Chloe first appeared in "Jimmy Olsen's Big Week", a serialized Jimmy Olsen story written by Nick Spencer, beginning in Action Comics #893 (November 2010). Spencer stated that introducing Chloe has been his first "positive contribution" to the DC Universe. Because of the continuity differences between Smallville and the comic book Superman stories, Spencer chose to stay "as true to the character" as he could by honoring her romantic history with Jimmy Olsen from later Smallville seasons, as well as her journalistic background from its early seasons.

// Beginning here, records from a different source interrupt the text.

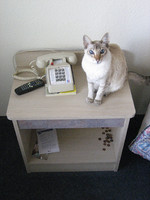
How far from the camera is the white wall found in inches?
43.1

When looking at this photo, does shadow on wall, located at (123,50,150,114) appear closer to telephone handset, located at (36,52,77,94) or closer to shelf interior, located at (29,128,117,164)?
shelf interior, located at (29,128,117,164)

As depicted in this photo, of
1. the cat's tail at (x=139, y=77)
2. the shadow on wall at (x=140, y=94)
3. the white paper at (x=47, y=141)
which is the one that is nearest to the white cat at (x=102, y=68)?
the cat's tail at (x=139, y=77)

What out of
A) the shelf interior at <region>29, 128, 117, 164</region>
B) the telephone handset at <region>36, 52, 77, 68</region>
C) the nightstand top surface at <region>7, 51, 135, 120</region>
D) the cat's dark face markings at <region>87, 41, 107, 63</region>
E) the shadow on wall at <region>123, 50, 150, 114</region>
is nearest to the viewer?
the cat's dark face markings at <region>87, 41, 107, 63</region>

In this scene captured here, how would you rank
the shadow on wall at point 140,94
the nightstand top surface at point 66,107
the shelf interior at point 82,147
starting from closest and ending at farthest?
the nightstand top surface at point 66,107
the shelf interior at point 82,147
the shadow on wall at point 140,94

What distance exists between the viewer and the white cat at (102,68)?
902mm

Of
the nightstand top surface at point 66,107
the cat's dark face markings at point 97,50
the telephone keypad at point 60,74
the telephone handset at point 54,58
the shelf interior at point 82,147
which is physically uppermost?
the cat's dark face markings at point 97,50

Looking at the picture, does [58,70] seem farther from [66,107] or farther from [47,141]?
[47,141]

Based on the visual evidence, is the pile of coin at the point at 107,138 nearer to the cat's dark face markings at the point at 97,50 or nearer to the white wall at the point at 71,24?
the white wall at the point at 71,24

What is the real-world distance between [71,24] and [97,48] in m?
0.37

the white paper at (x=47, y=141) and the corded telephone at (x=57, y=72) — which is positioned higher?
the corded telephone at (x=57, y=72)

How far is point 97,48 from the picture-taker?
886mm

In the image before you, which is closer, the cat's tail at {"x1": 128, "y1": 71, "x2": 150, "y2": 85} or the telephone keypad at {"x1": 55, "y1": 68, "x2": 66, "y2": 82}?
the telephone keypad at {"x1": 55, "y1": 68, "x2": 66, "y2": 82}

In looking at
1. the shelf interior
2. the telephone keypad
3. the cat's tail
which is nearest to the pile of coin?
the shelf interior

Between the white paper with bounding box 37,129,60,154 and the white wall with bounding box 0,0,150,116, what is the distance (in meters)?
0.53
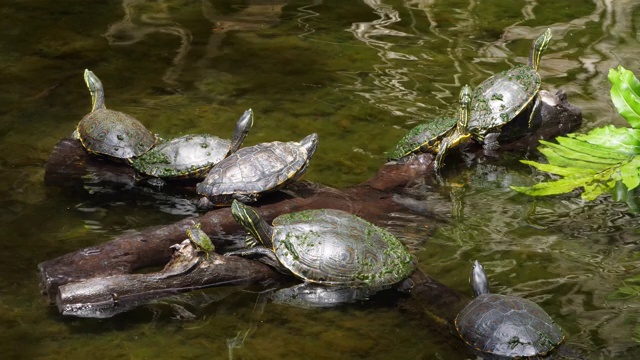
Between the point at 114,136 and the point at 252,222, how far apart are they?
1.65m

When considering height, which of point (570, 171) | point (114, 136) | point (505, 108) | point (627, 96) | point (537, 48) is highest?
point (627, 96)

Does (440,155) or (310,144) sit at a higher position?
(310,144)

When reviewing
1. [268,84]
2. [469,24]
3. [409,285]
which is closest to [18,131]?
[268,84]

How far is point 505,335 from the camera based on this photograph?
3.90 m

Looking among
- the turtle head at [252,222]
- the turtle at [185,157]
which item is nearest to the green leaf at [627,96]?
the turtle head at [252,222]

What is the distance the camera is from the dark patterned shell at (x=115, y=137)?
5.76 m

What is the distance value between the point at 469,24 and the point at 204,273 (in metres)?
5.55

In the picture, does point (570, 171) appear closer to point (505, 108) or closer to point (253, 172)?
point (253, 172)

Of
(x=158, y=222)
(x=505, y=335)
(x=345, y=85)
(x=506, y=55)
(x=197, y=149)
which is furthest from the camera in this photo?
(x=506, y=55)

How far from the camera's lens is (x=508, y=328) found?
391 centimetres

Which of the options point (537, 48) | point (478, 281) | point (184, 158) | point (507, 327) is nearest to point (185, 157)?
point (184, 158)

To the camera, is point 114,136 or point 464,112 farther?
point 464,112

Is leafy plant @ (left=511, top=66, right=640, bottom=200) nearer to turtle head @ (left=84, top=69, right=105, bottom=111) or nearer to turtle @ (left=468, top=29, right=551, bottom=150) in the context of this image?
turtle @ (left=468, top=29, right=551, bottom=150)

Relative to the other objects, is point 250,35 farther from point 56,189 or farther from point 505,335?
point 505,335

Spencer decided to introduce Chloe after he began conceiving of a clever, dogged female reporter for Jimmy Olsen to interact with, and realized that he had been subconsciously writing about Chloe.

Chloe Sullivan is mentioned during a flashback in a season three episode of Supergirl, titled "Midvale", where she helps a teenage Alex and Kara Danvers in solving a murder mystery of a classmate through email correspondence. Parallel to the original interpretation, she is referred to as Clark Kent's best friend and knows his secrets and even has a "Wall of Weird". This episode marked DC Entertainment's final use of the character before Allison Mack's exposure and conviction.